将两个一维 arrays 中的字符匹配到一个二维数组中

Question

Essentially, I've created a vigenere cipher. Vigenere Cipher matrix

It's a method used for coding messages. I've created the 2D array for the Vigenere cipher array. I receive a message in a form of a.txt file to be encoded. I then convert this into a regular '1D character array'. Essentially reading the text and putting every single character into a new array.

I then also get input from the user for the key, this key is then taken and repeated to match the length of the character array. So now I have a 'key array'.

How a Vingere Cipher works is that the key's first letter and the texts first letter is matched. So on the X-Axis is the 'message' and on the Y-Axis is the 'key'.

For example, if I do key: road

and message: cars

the encrypted message would be: torv,

I would get T, because I started with R on the Y-Axis and matched it to C on the X-axis.

This is how I setup my Vigenere Cipher. where 'alphabet' is this. I'm just having trouble 'matching' the characters of the two arrays (encryption key) and (message) to my Vigenere Cipher, then saving that input as an array inside a method to be used later on. Currently, I'm not too worried about capital letters and so on.

Vigenere cipher code:

public static char[][] arrayMatrix (){
    char[][] arrayTabula = new char[26][26];
    for (int i=0;i<26;i++){
        int x = i;
        for (int j=0; j<26; j++){
            arrayTabula[i][j] = alphabet[x];
            if (x == 25){
                x = 0;
            }
            else
            x++;
        }
    }
    return arrayTabula;
}

I've thought about converting the letters in the alphabet to a number, then using numbers to match said 'numbers' with my Tabula. I just thought this would be too tedious to do and re-convert back into 'normal' text. I am just wondering if there's a direct method of just matching my wanted X-axis with my 'message' and Y-axis with my 'key' and then finding the cross-sectional point.

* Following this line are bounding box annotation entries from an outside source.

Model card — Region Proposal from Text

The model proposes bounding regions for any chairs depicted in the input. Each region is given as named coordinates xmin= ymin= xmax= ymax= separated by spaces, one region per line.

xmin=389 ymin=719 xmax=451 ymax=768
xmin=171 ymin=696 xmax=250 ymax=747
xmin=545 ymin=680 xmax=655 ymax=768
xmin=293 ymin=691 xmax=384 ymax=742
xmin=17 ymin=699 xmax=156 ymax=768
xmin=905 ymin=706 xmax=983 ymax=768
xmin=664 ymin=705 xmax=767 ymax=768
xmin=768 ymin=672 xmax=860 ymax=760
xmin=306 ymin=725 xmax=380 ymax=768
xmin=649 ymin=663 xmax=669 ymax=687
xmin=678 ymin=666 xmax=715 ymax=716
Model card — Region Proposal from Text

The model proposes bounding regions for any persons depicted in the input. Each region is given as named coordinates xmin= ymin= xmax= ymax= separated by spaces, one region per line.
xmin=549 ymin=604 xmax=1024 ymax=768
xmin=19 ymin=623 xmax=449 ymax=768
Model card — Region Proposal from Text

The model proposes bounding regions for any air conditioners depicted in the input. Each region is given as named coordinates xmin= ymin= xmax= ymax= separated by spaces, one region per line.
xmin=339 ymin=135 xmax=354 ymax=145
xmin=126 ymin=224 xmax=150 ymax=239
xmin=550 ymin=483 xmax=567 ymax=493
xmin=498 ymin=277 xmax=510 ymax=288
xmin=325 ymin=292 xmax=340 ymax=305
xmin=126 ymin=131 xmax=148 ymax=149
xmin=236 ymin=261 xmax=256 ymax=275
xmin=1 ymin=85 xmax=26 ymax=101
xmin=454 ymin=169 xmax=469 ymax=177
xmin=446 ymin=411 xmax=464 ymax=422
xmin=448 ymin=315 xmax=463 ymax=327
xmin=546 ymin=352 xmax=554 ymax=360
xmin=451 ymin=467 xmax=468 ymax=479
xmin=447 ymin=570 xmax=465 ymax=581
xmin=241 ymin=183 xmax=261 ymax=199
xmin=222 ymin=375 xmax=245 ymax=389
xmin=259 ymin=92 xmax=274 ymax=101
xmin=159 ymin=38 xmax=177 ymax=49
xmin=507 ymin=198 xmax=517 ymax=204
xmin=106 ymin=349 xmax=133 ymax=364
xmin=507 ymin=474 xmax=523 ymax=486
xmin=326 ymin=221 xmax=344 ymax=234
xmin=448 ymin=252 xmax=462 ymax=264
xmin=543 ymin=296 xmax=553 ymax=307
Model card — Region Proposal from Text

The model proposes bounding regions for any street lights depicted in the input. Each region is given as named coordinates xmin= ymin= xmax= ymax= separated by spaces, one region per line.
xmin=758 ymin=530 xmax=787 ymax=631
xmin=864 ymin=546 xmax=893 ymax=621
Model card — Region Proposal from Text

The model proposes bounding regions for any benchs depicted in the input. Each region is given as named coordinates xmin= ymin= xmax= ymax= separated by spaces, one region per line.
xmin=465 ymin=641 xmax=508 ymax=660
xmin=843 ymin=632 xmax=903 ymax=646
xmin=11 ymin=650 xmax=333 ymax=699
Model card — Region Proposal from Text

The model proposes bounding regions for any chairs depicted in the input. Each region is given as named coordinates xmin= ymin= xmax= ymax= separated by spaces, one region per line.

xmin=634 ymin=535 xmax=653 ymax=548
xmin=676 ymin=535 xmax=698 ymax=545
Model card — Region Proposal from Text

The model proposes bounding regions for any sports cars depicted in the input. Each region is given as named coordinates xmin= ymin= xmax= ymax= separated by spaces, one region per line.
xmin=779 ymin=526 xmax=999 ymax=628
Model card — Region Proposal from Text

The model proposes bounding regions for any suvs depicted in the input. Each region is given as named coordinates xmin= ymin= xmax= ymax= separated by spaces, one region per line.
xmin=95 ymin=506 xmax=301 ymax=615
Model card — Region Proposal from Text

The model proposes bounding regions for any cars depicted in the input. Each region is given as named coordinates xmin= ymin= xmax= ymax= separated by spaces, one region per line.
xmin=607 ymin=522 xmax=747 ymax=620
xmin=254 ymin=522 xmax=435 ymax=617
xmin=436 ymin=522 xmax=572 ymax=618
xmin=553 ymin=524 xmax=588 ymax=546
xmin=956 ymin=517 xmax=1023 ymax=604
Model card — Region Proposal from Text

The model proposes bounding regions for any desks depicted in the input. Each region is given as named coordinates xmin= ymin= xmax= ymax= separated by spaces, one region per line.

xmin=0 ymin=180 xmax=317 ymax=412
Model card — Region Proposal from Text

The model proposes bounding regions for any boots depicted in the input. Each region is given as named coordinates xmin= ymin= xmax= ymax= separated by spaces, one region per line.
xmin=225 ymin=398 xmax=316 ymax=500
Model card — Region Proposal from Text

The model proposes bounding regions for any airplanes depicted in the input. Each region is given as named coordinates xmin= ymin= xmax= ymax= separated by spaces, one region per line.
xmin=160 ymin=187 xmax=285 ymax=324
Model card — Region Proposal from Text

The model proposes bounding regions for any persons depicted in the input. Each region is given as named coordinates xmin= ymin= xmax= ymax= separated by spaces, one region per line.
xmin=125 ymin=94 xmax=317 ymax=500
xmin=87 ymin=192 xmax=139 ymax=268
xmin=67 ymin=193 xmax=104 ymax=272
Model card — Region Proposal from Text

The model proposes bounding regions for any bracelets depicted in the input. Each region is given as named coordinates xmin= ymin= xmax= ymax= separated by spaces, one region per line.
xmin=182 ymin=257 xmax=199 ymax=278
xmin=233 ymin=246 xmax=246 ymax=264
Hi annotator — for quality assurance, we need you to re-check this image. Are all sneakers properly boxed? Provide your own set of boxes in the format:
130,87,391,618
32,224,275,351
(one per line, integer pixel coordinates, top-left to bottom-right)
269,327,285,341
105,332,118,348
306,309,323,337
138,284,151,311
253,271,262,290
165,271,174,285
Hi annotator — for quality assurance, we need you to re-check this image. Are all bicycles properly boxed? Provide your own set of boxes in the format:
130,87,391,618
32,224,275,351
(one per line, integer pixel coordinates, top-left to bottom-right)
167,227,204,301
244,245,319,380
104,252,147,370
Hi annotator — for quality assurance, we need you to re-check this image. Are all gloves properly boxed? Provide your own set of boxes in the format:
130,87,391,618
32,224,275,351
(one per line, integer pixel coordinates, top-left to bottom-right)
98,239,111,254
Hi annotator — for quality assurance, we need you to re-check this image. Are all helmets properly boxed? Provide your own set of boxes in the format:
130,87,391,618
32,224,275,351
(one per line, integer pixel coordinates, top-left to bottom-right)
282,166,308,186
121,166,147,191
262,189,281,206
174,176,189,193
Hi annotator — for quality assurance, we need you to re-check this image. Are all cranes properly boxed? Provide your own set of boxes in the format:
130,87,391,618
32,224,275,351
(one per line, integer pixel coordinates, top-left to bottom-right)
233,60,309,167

Is anyone able to help me out?

Answer 1

As per your code output of arrayTabula would be "ab c defghijklmnopq r stuvwxyz " for 26 times.I think you no need to create x variable anymore, use i I am not quite understand your example, could you please one example? ...

public static char[][] arrayMatrix() {
        char[][] arrayTabula = new char[26][26];
        char[] alphabet = "abcdefghijklmnopqrstuvwxyz".toCharArray();
        for (int i = 0; i < 26; i++) {
            for (int j = 0; j < 26; j++) {
                arrayTabula[i][j] = alphabet[j];
                System.out.print(arrayTabula[i][j]+" ");
            }
            System.out.println();
        }`enter code here`
        return arrayTabula;
    }

...

Answer 2

Matrix representation can be thought as this: matrix[y][x]

So in Vigenere Cipher, as a y you're going to use key 's index and as a x you're going to use message 's index for each character .

tabula[(index of 'r')][(index of 'c')] // would equal to = t as you mentioned for cars and road

I see that message length and key length that's why should be equal, this is what we are going to use and iterate through.

Shortly my approach was something like this:

public static void encrypt(String message, String key) {
        int stringLength = message.length(); // they've common length
        char[][] arrayTabula = arrayMatrix(); // table that you've created
        String encryptedText = "";

        for (int i = 0; i < stringLength; i++) {

            // 97 is ascii code of 'a'. 
            // We want to access first index when we have 'a';
            // means = (int) 'a' - 97 = 0;
            // Applying for both y part and x part.
            int keysIndex = key.charAt(i) - 97; 
            int messagesIndex = message.charAt(i) - 97;

            //then correspondent `y` and `x` value is my encrypted char add it to my str
            encryptedText += arrayTabula[keysIndex][messagesIndex];
        }
        System.out.println(encryptedText);
    }

Or if you don't want to use, 97 or any other ascii code. I would suggest you to use your alphabet char[] to find the index of each character.

Might be like that:

 public static int findIndex(char ch) {
        for (int i = 0; i < alphabet.length; i++) {
            if (alphabet[i] == ch) {
                return i;
            }
        }
        return -1; // for not existing chars
    }

then the updated code would be:

...
int keysIndex = findIndex(key.charAt(i));
int messagesIndex = findIndex(message.charAt(i));
...

Answer 3

for lower case only if you want to do it without the array:

public static String transform(String message, String key){
String mLower = message.toLowerCase();
String kLower = key.toLowerCase();
String result = "";
for(int i = 0; i < message.length(); i++){
  int mNum = mLower.charAt(i) - 'a';
  int kNum = kLower.charAt(i) - 'a';
  int transformed = (kNum + mNum) % 26;
  transformed += 'a';
  char t = (char)transformed;
  result += t;
}
return result;

}

since each row starts with its own character and loops the alphabet by adding the index of the letter of the key to that of the letter of the message add them them get the modular of 26 you should get the result that you want.